* Problem statement
What you give back should be exactly the lines from the one with "this 768×631 image." through the end of the data, without the pictures.

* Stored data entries

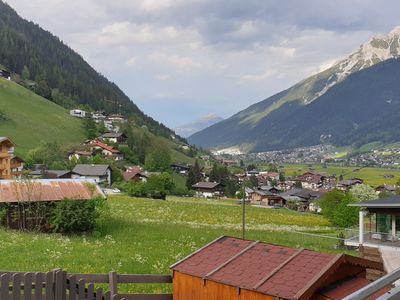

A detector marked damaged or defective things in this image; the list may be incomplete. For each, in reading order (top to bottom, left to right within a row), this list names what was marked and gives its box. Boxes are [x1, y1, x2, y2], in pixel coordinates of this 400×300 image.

rusty corrugated roof [0, 178, 104, 204]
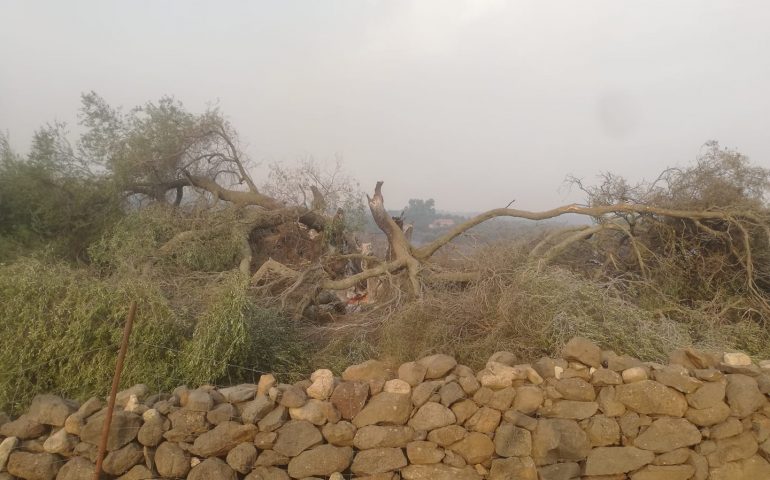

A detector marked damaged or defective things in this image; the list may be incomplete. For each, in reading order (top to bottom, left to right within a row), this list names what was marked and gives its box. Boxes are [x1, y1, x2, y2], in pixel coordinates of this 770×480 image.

rusty metal pole [92, 302, 136, 478]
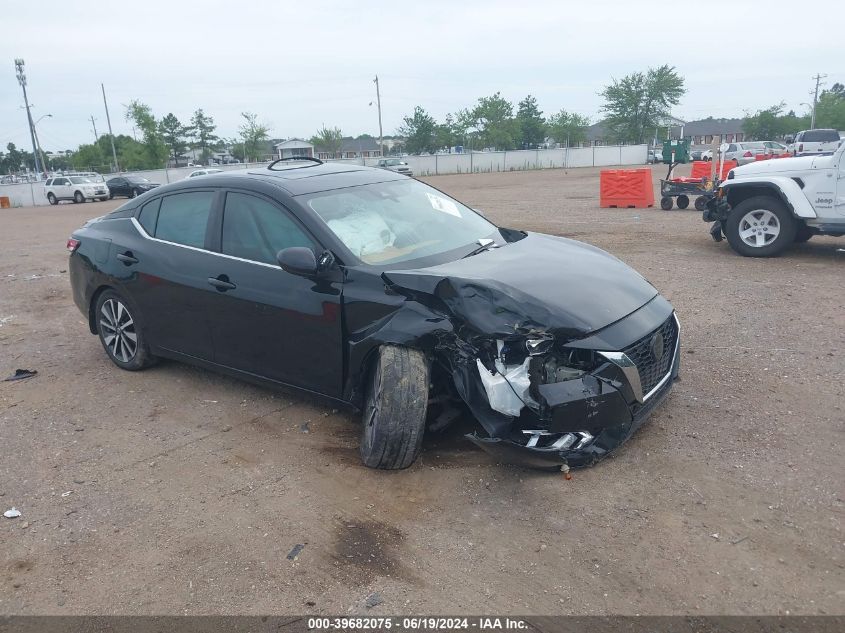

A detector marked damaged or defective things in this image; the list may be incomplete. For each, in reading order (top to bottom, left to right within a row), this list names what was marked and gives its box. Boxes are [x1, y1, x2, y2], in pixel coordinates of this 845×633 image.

crumpled hood [736, 152, 828, 174]
crumpled hood [382, 232, 660, 340]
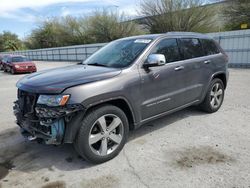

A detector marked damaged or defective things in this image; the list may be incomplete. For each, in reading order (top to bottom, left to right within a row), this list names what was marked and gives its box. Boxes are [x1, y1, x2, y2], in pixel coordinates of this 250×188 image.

crumpled hood [16, 64, 121, 94]
damaged front bumper [13, 94, 84, 145]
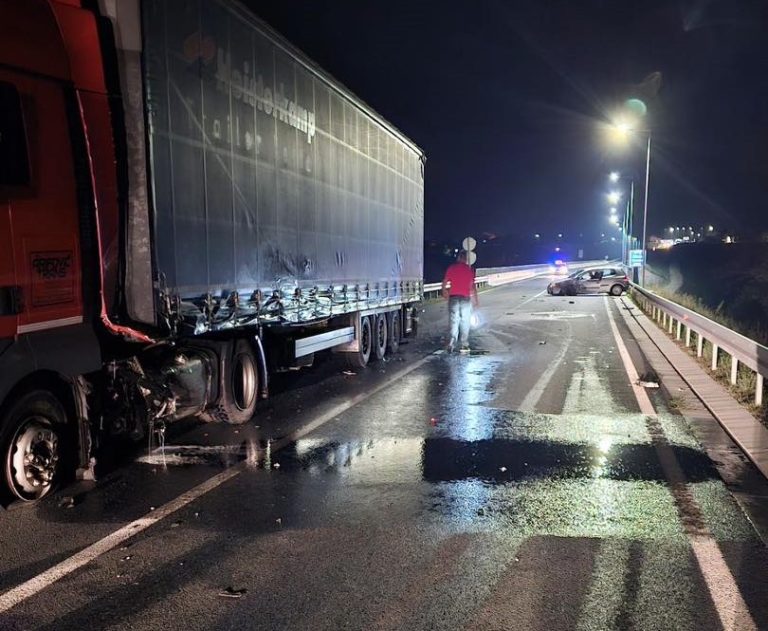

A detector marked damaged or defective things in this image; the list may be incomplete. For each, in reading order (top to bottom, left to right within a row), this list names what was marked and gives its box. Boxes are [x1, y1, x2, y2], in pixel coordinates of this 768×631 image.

crashed car [544, 266, 632, 296]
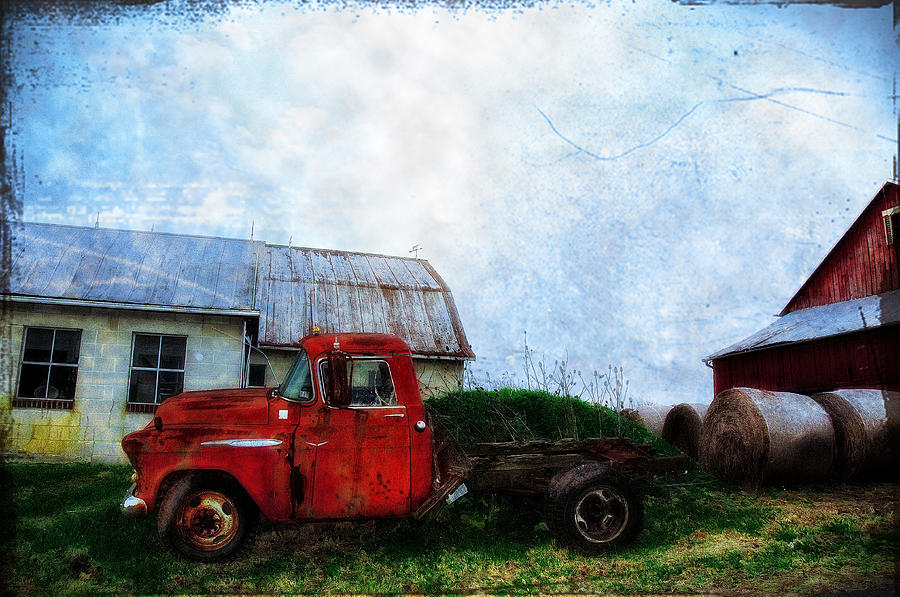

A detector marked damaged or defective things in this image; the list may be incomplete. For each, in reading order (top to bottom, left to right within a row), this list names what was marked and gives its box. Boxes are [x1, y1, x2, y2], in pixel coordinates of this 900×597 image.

* Solution for this task
A detector marked damaged or defective things in this image; the list may be incomplete. For each, in reading order (top to bottom, left to right within a row), this list names what was marked and gives its box. Boxes are [x1, y1, x2, y2], in pixel coordinates of this 768×631 image.

crashed car [544, 266, 632, 296]

A detector marked damaged or defective things in this image; the list may be incomplete. For each, in reading order (top to bottom, left to right within a row), this list names what was marked and gives its box. Boxes are [x1, y1, x2, y2], in pixel coordinates of this 900×597 image.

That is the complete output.